In 1341 he returned to Florence at his father's command, and during a three years' stay produced three important works, Ameto, L'amorosa Visione, and L'amorosa Fiammetta, all of them connected with his mistress in Naples. In 1344 he returned to Naples, where Giovanna, the granddaughter of Robert, who had succeeded to the throne, received him. with distinction.

Between 1344 and 1350 most of the stories of the Decameron were composed at her desire or at that of Fiammetta. This work, on which his fame rests, consists of 100 tales represented to have been related in equal portions in ten days by a party of ladies and gentlemen at a country house near Florence while the plague was raging in that city. The stories in this wonderful collection range from the highest pathos to the coarsest licentiousness. They are partly the invention of the author, and partly derived from the fabliaux of mediaeval French poets and other sources.

On the death of his father Giovanni Boccaccio returned to Florence, where he was greatly honoured, and was sent on several public embassies. Amongst others he was sent to Padua to communicate to Petrarch the tidings of his recall from exile and the restoration of his property. From this time an intimate friendship grew up between them which continued for life. They both contributed greatly to the revival of the study of classical literature, Giovanni Boccaccio spending much time and money in collecting ancient manuscripts. In 1373 he was chosen by the Florentines to occupy the chair which was established for the exposition of Dante's Divina Commedia. His lectures continued until his death.

COMPLETE THE FOLLOWING
1 – Answer these questions from the excerpt on Boccaccio:
(a) Which three works did he produce during his three years' stay in Florence starting in 1341?
(b) How many tales make up the Decameron, and over how many days are they told?
(c) In what year did the Florentines choose him for the chair on Dante's Divina Commedia?
2 – Could you extend the excerpt on Boccaccio with the passage that would follow its final sentence?

(Extracted data entries)
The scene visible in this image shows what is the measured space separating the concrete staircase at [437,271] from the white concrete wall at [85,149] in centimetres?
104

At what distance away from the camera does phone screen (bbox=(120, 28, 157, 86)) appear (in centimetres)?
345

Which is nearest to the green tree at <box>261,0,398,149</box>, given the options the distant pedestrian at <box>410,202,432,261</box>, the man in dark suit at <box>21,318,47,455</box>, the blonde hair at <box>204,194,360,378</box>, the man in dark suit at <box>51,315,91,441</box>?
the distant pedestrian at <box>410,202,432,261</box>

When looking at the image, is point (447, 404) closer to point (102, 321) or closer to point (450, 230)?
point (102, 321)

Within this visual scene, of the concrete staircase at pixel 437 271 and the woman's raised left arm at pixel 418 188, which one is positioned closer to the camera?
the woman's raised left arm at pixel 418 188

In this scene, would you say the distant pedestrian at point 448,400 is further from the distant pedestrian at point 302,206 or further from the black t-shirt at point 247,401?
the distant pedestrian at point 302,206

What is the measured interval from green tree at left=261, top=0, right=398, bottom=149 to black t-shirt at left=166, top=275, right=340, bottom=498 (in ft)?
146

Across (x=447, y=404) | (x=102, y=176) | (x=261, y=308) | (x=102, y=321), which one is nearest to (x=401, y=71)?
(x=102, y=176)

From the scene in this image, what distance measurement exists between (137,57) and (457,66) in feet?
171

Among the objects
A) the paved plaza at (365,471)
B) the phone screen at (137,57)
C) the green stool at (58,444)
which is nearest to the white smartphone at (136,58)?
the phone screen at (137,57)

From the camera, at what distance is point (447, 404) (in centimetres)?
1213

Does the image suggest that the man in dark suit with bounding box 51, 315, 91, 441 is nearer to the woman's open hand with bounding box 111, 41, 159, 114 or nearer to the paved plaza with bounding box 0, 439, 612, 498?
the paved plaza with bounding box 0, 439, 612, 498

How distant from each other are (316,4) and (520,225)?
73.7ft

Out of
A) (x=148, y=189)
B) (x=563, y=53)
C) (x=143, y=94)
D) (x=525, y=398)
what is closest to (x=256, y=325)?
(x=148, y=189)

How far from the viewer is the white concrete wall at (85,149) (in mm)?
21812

OUTPUTS IN ORDER
1 –
(a) Ameto, L'amorosa Visione, and L'amorosa Fiammetta
(b) 100 tales over ten days
(c) 1373

2 –
Among his other works maybe mentioned Filostrato, a narrative poem; Il Ninfale Fiesolano, a love story; Il Corbaccio, ossia Il Labirinto d'Amore, a coarse satire on a Florentine widow; and several Latin works. The first edition of the Decameron appeared without date or place, but is believed to have been printed at Florence in 1469 or 1470. The first edition with a date is that of Valdarfer, Venice, 1471; what is, perhaps, the only existing perfect copy of this was sold in London in 1812 for 2260 pounds.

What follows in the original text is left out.